## GIVEN EXERCISE 1:
Please answer these from the Wedgwood Legacy Project text:
(a) In what year did the writer begin taking an interest in Josiah Wedgwood?
(b) What is the colored-pigment clay called?
(c) Who invited the writer to study the museum's Wedgwood collection, and at which museum?
## GIVEN EXERCISE 2:
Write out the Wedgwood Legacy Project text between "In spring of" and "to this day.", inclusive, substituting "multi-year" for "long-term".

Wedgwood Legacy Project
I began to take an interest in the life and work of Josiah Wedgwood in 2016. I was first drawn to the 18th-century potter through his innovative use of colored pigment in clay known as Jasper. But as I learned more, I became fascinated by the grander picture of Wedgwood’s innovative spirit, and eager to apply it to a present-day study of ceramic art.
In spring of 2017, Dr. Anne Forschler-Terrash of the Birmingham Museum of Art invited me to study the museum’s preeminent collection of Wedgwood. It was there and then that a long-term research project began. As I handled the many historic works, as I sat with Dr. Forschler-Terrash who helped me to begin to understand them, I fell deeply for the quality of what was in front of me. There, I discovered a type of ceramics that was truly distinct, opening up a series of questions that I’m trying to answer to this day.

## MATERIAL SHOWN:
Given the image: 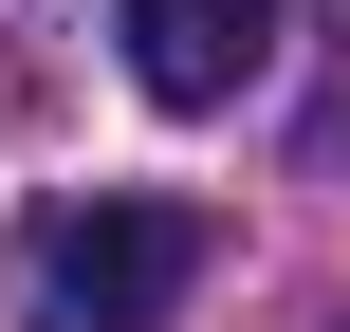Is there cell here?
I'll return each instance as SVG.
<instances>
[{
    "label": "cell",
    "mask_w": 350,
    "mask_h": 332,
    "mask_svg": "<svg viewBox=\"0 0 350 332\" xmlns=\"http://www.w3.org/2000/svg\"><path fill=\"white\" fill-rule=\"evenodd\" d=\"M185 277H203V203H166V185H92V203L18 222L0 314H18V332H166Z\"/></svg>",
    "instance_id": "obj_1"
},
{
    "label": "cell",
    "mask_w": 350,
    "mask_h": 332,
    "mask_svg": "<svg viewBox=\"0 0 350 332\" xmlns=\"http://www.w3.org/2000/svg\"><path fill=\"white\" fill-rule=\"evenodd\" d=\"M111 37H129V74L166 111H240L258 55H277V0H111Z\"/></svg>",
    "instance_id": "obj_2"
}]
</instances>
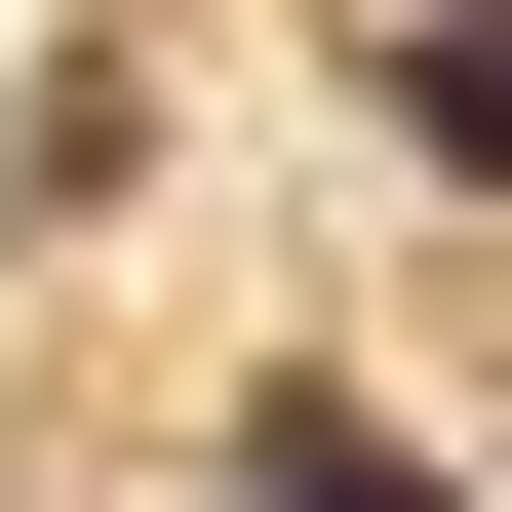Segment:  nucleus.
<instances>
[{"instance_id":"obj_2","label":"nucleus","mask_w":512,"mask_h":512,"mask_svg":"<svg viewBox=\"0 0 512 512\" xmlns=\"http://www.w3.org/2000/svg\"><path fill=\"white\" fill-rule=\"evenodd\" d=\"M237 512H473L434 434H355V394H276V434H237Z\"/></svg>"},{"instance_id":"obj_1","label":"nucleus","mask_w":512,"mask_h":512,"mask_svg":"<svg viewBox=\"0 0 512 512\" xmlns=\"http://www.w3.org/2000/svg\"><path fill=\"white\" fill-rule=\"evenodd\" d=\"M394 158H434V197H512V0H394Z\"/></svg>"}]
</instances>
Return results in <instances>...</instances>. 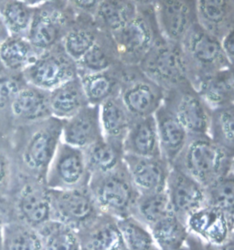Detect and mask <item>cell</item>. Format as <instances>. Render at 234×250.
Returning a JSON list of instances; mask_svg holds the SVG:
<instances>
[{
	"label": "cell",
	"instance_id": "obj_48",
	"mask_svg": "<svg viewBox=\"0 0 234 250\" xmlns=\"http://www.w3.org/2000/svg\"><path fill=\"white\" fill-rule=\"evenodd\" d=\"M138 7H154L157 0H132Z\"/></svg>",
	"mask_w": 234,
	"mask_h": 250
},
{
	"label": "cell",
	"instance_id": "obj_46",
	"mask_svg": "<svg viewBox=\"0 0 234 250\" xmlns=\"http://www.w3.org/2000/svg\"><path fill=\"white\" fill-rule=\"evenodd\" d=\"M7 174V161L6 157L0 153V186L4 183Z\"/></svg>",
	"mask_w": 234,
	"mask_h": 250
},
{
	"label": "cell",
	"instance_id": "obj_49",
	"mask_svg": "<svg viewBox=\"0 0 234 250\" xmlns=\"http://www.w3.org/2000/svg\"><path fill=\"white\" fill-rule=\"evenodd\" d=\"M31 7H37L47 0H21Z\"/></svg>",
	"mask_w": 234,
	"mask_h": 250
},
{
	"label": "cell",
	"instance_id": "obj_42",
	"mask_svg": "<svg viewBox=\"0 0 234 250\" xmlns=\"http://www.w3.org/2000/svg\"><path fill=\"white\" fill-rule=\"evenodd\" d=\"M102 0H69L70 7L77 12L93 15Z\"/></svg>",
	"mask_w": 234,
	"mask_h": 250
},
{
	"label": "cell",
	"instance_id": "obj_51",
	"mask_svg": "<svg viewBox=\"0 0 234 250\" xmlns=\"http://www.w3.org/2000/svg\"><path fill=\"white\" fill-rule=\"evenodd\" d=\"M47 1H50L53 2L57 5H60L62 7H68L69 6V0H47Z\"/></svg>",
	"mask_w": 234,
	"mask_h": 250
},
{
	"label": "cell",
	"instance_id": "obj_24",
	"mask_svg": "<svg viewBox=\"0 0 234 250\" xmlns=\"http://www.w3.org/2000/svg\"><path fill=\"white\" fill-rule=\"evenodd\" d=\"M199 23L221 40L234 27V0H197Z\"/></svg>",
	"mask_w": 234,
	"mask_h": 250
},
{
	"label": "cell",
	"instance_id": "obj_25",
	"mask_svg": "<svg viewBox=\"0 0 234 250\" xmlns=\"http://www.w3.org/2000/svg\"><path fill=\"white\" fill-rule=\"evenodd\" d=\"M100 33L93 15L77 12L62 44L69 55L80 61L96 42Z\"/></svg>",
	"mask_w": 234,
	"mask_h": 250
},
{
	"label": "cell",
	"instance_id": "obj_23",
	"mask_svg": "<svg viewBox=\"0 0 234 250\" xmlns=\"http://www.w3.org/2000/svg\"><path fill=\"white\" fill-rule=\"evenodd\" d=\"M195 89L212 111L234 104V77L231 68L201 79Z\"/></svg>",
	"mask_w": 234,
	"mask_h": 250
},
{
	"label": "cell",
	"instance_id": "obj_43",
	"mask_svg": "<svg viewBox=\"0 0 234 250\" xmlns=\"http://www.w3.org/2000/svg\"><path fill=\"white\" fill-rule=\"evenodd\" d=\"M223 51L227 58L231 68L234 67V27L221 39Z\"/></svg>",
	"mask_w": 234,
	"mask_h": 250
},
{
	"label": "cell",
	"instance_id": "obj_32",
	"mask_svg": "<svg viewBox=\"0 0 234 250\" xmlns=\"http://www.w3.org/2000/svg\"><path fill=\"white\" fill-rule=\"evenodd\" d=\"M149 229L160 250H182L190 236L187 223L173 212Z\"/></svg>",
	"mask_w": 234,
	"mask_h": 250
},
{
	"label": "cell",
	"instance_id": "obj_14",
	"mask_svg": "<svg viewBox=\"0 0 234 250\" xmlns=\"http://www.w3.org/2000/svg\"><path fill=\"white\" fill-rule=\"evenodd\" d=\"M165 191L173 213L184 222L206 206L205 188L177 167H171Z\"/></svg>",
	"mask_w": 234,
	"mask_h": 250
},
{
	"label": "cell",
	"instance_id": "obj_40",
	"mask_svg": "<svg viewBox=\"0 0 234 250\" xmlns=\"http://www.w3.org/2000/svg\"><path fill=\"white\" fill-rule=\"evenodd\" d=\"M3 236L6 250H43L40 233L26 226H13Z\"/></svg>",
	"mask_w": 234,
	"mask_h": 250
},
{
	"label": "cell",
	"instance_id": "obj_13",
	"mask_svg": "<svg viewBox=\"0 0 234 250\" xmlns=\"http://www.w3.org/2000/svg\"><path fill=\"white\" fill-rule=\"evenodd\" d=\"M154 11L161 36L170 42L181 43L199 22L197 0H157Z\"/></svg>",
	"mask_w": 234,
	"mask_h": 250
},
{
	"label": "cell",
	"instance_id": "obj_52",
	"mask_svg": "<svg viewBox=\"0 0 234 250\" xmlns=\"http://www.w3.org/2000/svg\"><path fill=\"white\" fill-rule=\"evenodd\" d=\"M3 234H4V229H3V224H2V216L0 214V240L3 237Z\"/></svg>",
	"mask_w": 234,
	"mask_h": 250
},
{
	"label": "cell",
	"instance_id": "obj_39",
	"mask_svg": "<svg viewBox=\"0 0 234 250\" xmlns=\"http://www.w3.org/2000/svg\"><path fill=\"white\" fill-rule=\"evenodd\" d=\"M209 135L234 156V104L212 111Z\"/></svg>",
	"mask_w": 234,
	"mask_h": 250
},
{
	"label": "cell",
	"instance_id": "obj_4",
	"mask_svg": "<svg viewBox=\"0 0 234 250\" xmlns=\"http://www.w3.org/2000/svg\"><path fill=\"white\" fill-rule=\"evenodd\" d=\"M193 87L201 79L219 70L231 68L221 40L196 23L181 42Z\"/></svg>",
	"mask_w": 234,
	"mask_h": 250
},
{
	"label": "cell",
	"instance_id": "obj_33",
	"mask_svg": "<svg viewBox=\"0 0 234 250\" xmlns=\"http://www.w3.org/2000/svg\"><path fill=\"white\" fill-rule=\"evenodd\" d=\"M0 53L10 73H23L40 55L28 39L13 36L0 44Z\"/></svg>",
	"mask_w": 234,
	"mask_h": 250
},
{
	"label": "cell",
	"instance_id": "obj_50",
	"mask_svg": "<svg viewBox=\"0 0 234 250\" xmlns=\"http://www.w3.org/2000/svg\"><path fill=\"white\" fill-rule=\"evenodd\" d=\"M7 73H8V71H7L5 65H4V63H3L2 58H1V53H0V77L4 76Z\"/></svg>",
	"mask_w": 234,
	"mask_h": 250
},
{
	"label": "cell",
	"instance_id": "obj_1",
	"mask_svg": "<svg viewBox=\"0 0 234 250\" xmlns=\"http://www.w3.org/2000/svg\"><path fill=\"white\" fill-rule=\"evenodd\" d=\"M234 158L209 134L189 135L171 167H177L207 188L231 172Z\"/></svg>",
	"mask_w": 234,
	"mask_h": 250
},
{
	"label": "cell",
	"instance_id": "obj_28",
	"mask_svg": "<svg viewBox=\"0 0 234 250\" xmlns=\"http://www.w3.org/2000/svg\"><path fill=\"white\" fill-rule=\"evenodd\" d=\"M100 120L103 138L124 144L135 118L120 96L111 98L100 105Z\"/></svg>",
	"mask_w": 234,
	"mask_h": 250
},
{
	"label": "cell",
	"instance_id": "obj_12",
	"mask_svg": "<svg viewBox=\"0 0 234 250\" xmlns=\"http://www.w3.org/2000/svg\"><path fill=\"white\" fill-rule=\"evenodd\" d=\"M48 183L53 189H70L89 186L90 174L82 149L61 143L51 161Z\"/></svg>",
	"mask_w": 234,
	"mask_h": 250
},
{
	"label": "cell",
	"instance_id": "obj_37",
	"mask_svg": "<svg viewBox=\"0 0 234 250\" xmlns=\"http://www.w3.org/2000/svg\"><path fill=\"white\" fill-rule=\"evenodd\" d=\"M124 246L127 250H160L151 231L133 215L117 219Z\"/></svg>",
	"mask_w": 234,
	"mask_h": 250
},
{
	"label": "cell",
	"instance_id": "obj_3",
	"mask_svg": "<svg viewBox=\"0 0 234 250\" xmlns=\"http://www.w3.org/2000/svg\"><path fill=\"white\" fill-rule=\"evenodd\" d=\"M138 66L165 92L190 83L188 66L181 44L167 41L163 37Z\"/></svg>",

## PROBLEM SOLUTION 1:
(a) 2016
(b) Jasper
(c) Dr. Anne Forschler-Terrash, of the Birmingham Museum of Art

## PROBLEM SOLUTION 2:
In spring of 2017, Dr. Anne Forschler-Terrash of the Birmingham Museum of Art invited me to study the museum’s preeminent collection of Wedgwood. It was there and then that a multi-year research project began. As I handled the many historic works, as I sat with Dr. Forschler-Terrash who helped me to begin to understand them, I fell deeply for the quality of what was in front of me. There, I discovered a type of ceramics that was truly distinct, opening up a series of questions that I’m trying to answer to this day.